# Work instruction 1:
Quote the cell dissociation summary from "Cell Dissociation : A" up to and including "in cell dissociation.".
# Work instruction 2:
Write what comes next in the cell dissociation summary, picking up after its final finding.

Cell Dissociation : A Cohesive Force of Hydrodynamic Origin

TL;DR

This paper investigates a hydrodynamic 'suction' force that opposes cell detachment from substrates, significantly affecting adhesion energy, fluid dynamics, and cell motion, with implications for understanding cell-substrate interactions.

Contribution

It introduces a new hydrodynamic model of cell dissociation force, highlighting its role in adhesion and cell movement, which was not previously characterized.

Findings

Suction force can reach up to 0.002 J/m2 in cell dissociation.

Hydrodynamic effects influence fluid pumping during cell movement.

Suction force can inhibit cell detachment and motion.

# Dataset entries:
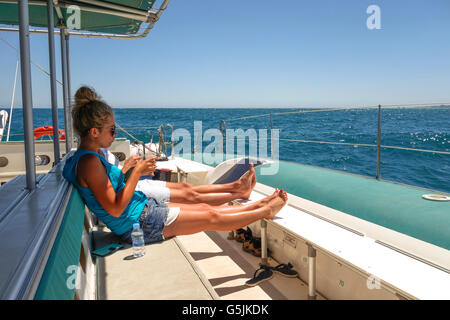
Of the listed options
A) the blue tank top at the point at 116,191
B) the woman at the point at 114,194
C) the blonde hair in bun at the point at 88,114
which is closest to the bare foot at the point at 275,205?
the woman at the point at 114,194

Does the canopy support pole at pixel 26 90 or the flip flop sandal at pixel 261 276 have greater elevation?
the canopy support pole at pixel 26 90

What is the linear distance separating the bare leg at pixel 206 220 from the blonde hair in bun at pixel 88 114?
61 cm

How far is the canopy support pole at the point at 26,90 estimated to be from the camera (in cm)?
117

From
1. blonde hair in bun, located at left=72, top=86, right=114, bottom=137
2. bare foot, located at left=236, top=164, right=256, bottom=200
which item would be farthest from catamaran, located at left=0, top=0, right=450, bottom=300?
blonde hair in bun, located at left=72, top=86, right=114, bottom=137

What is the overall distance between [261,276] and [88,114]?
1445 mm

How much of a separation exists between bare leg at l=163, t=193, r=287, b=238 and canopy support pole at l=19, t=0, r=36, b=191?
2.24 feet

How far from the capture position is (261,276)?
81.5 inches

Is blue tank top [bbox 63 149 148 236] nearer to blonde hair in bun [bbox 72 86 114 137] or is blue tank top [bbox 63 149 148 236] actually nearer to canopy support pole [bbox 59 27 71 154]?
blonde hair in bun [bbox 72 86 114 137]

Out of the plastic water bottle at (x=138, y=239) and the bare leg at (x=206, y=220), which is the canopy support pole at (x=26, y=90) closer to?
the plastic water bottle at (x=138, y=239)

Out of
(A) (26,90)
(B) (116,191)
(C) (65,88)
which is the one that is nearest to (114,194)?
(B) (116,191)

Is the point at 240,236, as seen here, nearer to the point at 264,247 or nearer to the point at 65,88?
the point at 264,247

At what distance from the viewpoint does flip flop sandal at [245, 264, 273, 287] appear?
2.01 meters
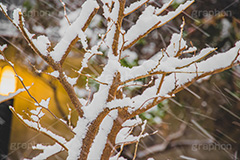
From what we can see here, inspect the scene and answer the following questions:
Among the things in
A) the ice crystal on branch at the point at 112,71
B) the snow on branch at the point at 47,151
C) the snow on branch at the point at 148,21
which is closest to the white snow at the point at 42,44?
the ice crystal on branch at the point at 112,71

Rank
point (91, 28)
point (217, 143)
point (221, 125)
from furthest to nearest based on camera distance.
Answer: point (217, 143)
point (221, 125)
point (91, 28)

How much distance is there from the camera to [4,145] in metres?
2.57

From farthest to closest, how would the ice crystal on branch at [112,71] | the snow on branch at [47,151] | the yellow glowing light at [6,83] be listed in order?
1. the yellow glowing light at [6,83]
2. the snow on branch at [47,151]
3. the ice crystal on branch at [112,71]

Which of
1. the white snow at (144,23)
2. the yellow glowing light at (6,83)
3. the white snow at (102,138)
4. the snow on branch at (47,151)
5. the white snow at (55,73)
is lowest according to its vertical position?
the snow on branch at (47,151)

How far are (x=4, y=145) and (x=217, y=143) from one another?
2898 millimetres

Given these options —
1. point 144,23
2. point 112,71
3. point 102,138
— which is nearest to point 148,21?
point 144,23

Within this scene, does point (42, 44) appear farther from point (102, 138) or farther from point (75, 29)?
point (102, 138)

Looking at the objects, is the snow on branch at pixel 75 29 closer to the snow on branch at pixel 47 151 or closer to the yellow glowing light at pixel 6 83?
the snow on branch at pixel 47 151

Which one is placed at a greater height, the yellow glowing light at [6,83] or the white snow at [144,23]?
the white snow at [144,23]

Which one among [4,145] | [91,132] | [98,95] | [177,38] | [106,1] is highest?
[106,1]

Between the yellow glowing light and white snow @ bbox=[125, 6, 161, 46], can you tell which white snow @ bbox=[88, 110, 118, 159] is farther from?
the yellow glowing light

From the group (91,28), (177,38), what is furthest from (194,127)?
(177,38)

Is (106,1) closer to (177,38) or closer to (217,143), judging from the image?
(177,38)

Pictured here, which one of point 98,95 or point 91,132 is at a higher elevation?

# Written answer 1:
Cell Dissociation : A Cohesive Force of Hydrodynamic Origin

TL;DR

This paper investigates a hydrodynamic 'suction' force that opposes cell detachment from substrates, significantly affecting adhesion energy, fluid dynamics, and cell motion, with implications for understanding cell-substrate interactions.

Contribution

It introduces a new hydrodynamic model of cell dissociation force, highlighting its role in adhesion and cell movement, which was not previously characterized.

Findings

Suction force can reach up to 0.002 J/m2 in cell dissociation.

# Written answer 2:
Abstract

When an experimentalist or a biological mechanism applies an external force onto a cell chemically sticking to its substrate, a reacting 'suction' force, due to the slow penetration of the surrounding fluid between the cell and the substrate, opposes to the dissociation. This force can overcome other known adhesive forces when the process is sufficiently violent (typically 100000pN). Its maximal contribution to the total adhesive energy of the cell can then be estimated to 0.002 J/m2. The physical origin of this effect is quite simple, and it may be compared with that leaning a 'suction-cup' against a bathroom wall. We address the consequences of this effect on (i) the dissociation energy, (ii) the motion of the fluid surrounding the cell, more especially, on the pumping of the fluid by moving cells, and (iii) the inhibition of cell motion.